La rama en la que se arrodilló Farid para invocar al fuego era tan ancha como la carretera de delante del jardín de Elinor. Mientras Meggie se acuclillaba a su lado, Fenoglio lanzó una mirada de desconfianza hacia los niños que, sentados en las ramas por encima de ellos, observaban al gigante dormido.

—¡Atreveos! —gritó señalando las pinas que sostenían en sus manitas—. El primero que le arroje una pina al gigante, volará tras ella. ¡Os lo juro!

—Tarde o temprano se la tirarán, ¿y qué sucederá entonces? —preguntó Farid mientras esparcía un poco de ceniza sobre la piel leñosa del árbol. Ya no le quedaba mucha, por más cuidado que ponía a la hora de recogerla—. ¿Qué hará el gigante cuando se despierte?

—¡Yo qué sé! —rezongó Fenoglio lanzando una mirada de inquietud hacia abajo—. Espero que la pobre Roxana no tenga que pasar el resto de su vida cantándole para que se duerma.

El Príncipe Negro también se les acercó, apoyándose en Baptista. Se sentaron en silencio al lado de Meggie. Aquel día el fuego parecía somnoliento. Por mucho que Farid lo llamó y lo halagó, las llamas tardaron una eternidad en alzarse de la ceniza. El gigante empezó a tararear en sueños. Furtivo saltó sobre las rodillas de Farid con un pájaro muerto en las fauces y de pronto llegaron las imágenes: Dedo Polvoriento en un patio, rodeado de jaulas enormes. En una de ellas sollozaba una joven. Brianna. Una figura negra se interponía entre ella y su padre.

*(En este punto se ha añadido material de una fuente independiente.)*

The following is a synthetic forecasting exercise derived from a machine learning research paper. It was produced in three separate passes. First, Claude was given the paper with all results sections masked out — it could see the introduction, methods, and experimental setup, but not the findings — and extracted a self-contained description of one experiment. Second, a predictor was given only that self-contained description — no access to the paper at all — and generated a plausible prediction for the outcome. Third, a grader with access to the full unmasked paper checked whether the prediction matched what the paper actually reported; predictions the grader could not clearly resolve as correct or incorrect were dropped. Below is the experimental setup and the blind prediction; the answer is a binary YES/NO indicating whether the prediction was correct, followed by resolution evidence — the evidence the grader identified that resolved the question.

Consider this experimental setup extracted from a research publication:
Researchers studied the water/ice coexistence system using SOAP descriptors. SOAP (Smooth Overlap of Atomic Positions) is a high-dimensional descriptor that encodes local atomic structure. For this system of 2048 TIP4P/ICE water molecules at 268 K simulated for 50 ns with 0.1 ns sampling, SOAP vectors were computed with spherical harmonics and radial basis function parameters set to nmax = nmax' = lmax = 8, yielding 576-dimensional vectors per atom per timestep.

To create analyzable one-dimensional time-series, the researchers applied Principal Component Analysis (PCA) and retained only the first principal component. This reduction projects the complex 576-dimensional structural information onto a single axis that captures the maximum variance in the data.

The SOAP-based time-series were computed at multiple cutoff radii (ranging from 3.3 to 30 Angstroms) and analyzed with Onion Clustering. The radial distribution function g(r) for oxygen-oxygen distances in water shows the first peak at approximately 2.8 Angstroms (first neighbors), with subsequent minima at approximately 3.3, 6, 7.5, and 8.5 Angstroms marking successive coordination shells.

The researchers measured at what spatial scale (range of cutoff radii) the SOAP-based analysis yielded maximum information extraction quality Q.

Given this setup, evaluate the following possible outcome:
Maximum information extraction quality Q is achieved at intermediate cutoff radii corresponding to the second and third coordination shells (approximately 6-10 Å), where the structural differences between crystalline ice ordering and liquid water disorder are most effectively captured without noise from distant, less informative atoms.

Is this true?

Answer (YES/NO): NO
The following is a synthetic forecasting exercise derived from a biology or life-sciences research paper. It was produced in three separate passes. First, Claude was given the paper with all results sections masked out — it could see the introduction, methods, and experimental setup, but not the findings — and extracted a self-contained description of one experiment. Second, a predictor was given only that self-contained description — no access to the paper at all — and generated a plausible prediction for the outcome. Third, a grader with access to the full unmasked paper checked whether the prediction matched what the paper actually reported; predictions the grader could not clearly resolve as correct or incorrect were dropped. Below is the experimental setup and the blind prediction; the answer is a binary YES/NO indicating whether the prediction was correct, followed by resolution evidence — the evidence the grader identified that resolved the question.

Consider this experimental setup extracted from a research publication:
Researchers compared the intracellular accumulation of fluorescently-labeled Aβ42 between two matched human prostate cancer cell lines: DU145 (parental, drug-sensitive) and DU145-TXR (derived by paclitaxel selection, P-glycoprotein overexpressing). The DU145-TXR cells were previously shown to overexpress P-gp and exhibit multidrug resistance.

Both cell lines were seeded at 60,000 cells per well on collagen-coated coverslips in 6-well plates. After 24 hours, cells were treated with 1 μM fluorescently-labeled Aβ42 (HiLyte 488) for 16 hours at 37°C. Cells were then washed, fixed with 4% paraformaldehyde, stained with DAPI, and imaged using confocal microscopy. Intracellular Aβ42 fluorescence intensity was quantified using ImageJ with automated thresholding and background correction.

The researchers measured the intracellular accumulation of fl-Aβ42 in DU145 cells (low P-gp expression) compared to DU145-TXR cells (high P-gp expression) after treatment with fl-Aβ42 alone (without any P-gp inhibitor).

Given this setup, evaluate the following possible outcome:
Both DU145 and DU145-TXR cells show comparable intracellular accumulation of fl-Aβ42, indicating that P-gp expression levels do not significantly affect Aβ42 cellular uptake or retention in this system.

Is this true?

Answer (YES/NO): NO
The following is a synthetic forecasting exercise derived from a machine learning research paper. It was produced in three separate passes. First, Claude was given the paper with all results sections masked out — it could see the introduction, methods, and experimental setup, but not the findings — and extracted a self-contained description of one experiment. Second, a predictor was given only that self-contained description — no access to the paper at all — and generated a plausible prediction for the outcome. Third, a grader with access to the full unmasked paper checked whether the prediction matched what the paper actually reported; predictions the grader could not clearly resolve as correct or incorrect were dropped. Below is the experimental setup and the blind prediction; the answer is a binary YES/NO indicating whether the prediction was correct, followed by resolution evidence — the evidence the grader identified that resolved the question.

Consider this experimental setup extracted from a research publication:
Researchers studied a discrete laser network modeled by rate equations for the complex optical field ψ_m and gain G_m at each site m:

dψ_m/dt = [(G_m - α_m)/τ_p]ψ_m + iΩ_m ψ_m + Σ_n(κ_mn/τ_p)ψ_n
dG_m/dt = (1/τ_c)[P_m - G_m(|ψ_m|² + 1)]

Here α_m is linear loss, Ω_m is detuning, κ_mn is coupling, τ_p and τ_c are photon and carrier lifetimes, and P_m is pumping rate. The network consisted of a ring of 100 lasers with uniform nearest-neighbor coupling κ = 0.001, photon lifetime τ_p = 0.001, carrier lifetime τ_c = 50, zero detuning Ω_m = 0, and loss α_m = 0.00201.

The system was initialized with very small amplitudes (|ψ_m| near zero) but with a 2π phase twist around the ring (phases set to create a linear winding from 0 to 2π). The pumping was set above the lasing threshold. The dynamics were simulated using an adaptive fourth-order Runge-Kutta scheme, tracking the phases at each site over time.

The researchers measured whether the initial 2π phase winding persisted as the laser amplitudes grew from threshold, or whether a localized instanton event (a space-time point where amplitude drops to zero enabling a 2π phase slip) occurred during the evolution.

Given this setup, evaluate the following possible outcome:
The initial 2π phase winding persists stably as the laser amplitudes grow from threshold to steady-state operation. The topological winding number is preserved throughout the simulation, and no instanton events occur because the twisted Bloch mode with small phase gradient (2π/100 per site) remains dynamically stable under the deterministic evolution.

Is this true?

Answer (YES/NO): NO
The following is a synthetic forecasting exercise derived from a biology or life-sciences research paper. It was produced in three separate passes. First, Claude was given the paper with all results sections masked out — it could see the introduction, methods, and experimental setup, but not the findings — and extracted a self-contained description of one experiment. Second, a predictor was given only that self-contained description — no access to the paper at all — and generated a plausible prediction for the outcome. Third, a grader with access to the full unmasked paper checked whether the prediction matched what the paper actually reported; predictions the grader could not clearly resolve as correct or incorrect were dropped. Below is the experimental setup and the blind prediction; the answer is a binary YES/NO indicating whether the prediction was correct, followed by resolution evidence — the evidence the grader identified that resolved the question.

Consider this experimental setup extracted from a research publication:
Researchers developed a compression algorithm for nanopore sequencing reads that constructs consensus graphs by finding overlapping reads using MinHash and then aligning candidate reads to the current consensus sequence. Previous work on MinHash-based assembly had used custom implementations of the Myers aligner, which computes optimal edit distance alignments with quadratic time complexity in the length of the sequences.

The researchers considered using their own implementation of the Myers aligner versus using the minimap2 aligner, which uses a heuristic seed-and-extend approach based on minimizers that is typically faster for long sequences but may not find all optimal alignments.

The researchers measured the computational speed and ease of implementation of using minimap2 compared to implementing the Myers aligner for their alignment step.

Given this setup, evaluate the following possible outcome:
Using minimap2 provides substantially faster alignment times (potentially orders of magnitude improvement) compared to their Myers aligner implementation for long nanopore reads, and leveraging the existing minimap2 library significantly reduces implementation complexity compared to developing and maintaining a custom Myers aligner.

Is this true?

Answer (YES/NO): YES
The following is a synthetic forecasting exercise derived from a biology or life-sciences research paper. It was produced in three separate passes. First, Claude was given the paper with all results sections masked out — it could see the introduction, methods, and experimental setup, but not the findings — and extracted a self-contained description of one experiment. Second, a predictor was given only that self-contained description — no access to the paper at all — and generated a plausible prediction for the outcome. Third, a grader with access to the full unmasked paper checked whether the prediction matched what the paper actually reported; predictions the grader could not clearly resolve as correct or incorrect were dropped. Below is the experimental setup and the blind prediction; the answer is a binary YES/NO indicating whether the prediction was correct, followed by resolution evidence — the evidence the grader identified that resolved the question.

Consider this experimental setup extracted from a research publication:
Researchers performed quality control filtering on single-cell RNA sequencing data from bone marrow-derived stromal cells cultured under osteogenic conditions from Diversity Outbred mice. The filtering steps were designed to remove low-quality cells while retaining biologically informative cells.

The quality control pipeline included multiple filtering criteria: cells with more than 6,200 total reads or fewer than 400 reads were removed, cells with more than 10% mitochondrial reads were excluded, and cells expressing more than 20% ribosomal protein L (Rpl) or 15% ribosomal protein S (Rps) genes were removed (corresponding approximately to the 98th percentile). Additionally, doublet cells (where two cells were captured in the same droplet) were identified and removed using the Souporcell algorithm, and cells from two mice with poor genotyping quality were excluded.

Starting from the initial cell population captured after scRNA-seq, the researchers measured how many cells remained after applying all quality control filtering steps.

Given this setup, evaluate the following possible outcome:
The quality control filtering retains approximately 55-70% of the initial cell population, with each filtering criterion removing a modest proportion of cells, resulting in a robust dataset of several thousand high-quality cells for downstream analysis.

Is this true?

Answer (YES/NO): NO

—¡Un íncubo! —susurró Baptista.

Meggie lo miró, asustada. La imagen se desvaneció en humo grisáceo y surgió otra en el corazón de las llamas. Farid tomó la mano de Meggie y Baptista profirió un denuesto en voz baja. Mo. Estaba encadenado a una mesa. Con Pífano a su lado. Y Cabeza de Víbora. Su cara hinchada tenía un aspecto aún más terrible de lo que Meggie había imaginado en sus peores pesadillas. Sobre la mesa se veía cuero y papel en blanco.

—¡Va a encuadernar para él otro Libro Vacío! —susurró Meggie—. ¿Qué significa eso? —y miró a Fenoglio asustada.

—Meggie —Farid volvió a centrar su atención en el fuego.

De las llamas ascendían letras, letras de fuego que formaban palabras.

—¿Qué demonios es eso? —balbuceó Fenoglio—. ¿Quién las ha escrito?

Las palabras se alejaron flotando y se apagaron entre las ramas antes de que ninguno de ellos pudiera leerlas. Pero el fuego respondió a la pregunta de Fenoglio. Una cara pálida, redonda, surgió entre las llamas, los cristales de las gafas redondos como un segundo par de ojos.

—Orfeo —musitó Farid.

Las llamas se desplomaron, hundiéndose en la ceniza, como si ésta fuese su nido, pero unas cuantas palabras de fuego seguían flotando todavía en el aire. Arrendajo… miedo… quebró… morir…

—¿Qué significa eso? —preguntó el Príncipe Negro.

—Es una larga historia, Príncipe —contestó Fenoglio con voz cansada—. Y me temo que el desenlace lo ha escrito el hombre equivocado.